O Papa
Francisco esteve em Portugal quase 24 horas, onde pronunciou ao todo em público
apenas 2351 palavras, sem contar as orações da
Missa e a fórmula da bênção papal na Capelinha das Aparições, mas incluindo a
oração que pronunciou aquando da sua primeira visita à Capelinha à chegada ao
Santuário. Esta oração que já constava do missal preparado, no Vaticano, para
esta viagem de peregrinação a Fátima, integra a oração jubilar. E tanto a parte
oracional típica do Pontífice como a oração jubilar (a assembleia proferiu esta parte em
conjunto com o Papa) era
entrecortada pela antífona aclamatória em latim: Ave
o clemens, ave o pia! /Salve Regina Rosarii Fatimæ. /Ave o clemens, ave o pia!
/Ave o dulcis Virgo Maria. (Avé, ó clemente, Avé ó piedosa, Salve,
Rainha do Rosário de Fátima, Avé, ó clemente, Avé ó piedosa! Avé, ó doce Virgem
Maria.).
***
A saudação e consagração a Maria no serviço evangélico
A
Rainha Universal, a Virgem Peregrina é saudada como “Senhora do Coração
Imaculado” e refúgio e caminho que nos conduz até Deus. A “Mãe de
Misericórdia”, a vida e doçura, que a todos mostrou “os desígnios de
misericórdia do nosso Deus”, é a “Senhora da veste branca” e tem “veste de luz”
que irradia.
Ela
vê, no mais íntimo do seu coração, “as alegrias do ser humano” que peregrina e
“as dores da família humana”, mas também nos adorna “do fulgor de todas as
joias” da sua coroa para nos fazer peregrinos como ela foi. E com o seu “sorriso virginal” vem robustecer
a alegria da Igreja”, com o seu olhar de doçura fortalece a esperança dos
filhos e com as suas mãos orantes une a todos numa só família, a família humana.

Entradas guardadas
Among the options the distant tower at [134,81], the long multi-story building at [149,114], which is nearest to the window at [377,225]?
...
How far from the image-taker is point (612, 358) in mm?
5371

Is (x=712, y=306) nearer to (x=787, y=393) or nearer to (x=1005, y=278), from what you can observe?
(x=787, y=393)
...
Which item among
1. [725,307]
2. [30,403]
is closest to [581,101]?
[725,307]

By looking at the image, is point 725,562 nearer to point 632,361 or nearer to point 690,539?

Em que consiste
Reproduza sem alterações o trecho do texto sobre a visita do Papa a Fátima que vai de "que irradia." até "a família humana.", inclusive. As entradas provêm de uma fonte diferente da do texto.

Resultado
que irradia.
Ela
vê, no mais íntimo do seu coração, “as alegrias do ser humano” que peregrina e
“as dores da família humana”, mas também nos adorna “do fulgor de todas as
joias” da sua coroa para nos fazer peregrinos como ela foi. E com o seu “sorriso virginal” vem robustecer
a alegria da Igreja”, com o seu olhar de doçura fortalece a esperança dos
filhos e com as suas mãos orantes une a todos numa só família, a família humana.